====== Source document

Cooper DeJean (born February 9, 2003) is an American football defensive back for the Iowa Hawkeyes.

High school career
DeJean attended OABCIG High School in Ida Grove, Iowa. He played quarterback and defensive back in high school and holds numerous school records. As a senior, he passed for 3,447 yards with 35 touchdowns and rushed for 1,235 yards and 24 touchdowns. DeJean was the 2021 All-American Bowl adidas Player of the Year. In the state title game, DeJean made several impact plays as OABCIG defeated Van Meter. In a two minute span, DeJean recorded two tackles, returned a punt 14 yards, completed two passes for 52 yards, rushed three times for 22 yards and scored two touchdowns and a two-point conversion.

DeJean also played basketball, baseball and ran track in high school. In basketball, his 1,832 career points rank him behind Iowa and NFL tight end T.J. Hockenson and 55 ahead of NBA player Harrison Barnes on the state’s all-time scoring list. DeJean had the fastest 100-yard dash of any runner in the state during his senior year.

Despite his athletic record and four-star status, DeJean had limited offers coming out of high school. He would choose playing defense at Iowa over playing quarterback at South Dakota State.

============

**Written instruction 1**.
Transcribe the Cooper DeJean biography between "High school career" and "a two-point conversion.", inclusive.
**Written instruction 2**.
Pick up the Cooper DeJean biography after its final sentence and continue writing it.

====== Information supplied

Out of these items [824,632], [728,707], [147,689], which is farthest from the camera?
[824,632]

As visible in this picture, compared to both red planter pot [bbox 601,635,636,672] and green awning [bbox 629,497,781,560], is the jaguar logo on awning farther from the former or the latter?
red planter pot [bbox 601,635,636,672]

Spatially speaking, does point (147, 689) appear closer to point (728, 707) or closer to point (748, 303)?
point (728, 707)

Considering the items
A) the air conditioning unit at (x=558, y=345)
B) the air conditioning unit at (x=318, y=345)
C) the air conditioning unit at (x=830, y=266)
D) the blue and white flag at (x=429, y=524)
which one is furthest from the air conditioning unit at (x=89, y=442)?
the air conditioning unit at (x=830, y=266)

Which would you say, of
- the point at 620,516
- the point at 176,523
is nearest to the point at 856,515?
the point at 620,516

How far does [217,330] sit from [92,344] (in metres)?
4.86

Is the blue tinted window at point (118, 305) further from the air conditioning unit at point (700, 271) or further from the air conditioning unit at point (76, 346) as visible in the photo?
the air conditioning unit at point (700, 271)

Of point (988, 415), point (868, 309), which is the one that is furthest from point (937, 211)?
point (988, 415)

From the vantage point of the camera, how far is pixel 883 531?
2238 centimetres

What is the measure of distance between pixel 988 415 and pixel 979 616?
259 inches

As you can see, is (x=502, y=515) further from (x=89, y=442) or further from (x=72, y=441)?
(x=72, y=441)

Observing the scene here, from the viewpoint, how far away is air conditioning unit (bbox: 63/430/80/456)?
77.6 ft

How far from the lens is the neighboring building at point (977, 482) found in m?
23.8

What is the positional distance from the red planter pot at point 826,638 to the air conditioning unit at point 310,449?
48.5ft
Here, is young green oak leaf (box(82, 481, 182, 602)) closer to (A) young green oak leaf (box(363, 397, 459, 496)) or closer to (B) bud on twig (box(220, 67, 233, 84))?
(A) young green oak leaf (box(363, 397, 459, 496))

============
====== Information supplied

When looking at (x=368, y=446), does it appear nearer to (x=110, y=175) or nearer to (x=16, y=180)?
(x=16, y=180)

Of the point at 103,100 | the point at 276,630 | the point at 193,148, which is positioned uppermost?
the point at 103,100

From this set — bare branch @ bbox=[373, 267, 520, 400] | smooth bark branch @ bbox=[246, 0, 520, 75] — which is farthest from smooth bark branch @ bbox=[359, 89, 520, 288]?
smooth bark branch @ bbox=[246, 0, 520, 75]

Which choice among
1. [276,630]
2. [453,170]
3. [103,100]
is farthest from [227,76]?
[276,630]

============
====== Information supplied

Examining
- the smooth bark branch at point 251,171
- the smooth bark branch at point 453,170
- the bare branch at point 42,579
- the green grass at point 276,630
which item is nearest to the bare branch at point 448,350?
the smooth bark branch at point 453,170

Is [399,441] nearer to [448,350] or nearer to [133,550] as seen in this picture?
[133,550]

============

**Final answer 1**.
High school career
DeJean attended OABCIG High School in Ida Grove, Iowa. He played quarterback and defensive back in high school and holds numerous school records. As a senior, he passed for 3,447 yards with 35 touchdowns and rushed for 1,235 yards and 24 touchdowns. DeJean was the 2021 All-American Bowl adidas Player of the Year. In the state title game, DeJean made several impact plays as OABCIG defeated Van Meter. In a two minute span, DeJean recorded two tackles, returned a punt 14 yards, completed two passes for 52 yards, rushed three times for 22 yards and scored two touchdowns and a two-point conversion.

**Final answer 2**.
College career
As a true freshman at Iowa in 2021, DeJean played in seven games, mostly on special teams, and had four tackles. He became a starter his sophomore year in 2022. DeJean played cornerback, cash (a hybrid linebacker/safety position), punt returner for the Hawkeyes in 2022, in addition to playing safety in the preseason. Against Wisconsin, DeJean showcased his versatility, intercepting a Graham Mertz pass and returning it 32 yards for a touchdown, recording 10 tackles, forcing a fumble, downing a punt on the one yardline, and returning four punts for 82 yards, setting up a short Iowa touchdown drive. Through three quarters, DeJean was outgaining the Hawkeye offense. DeJean was named the MVP of the 2022 Music City Bowl after collecting 7 tackles (one for a loss), returning an interception 14 yards for a touchdown, returning three punts for 42 yards, and downing a punt on the 2 yard line.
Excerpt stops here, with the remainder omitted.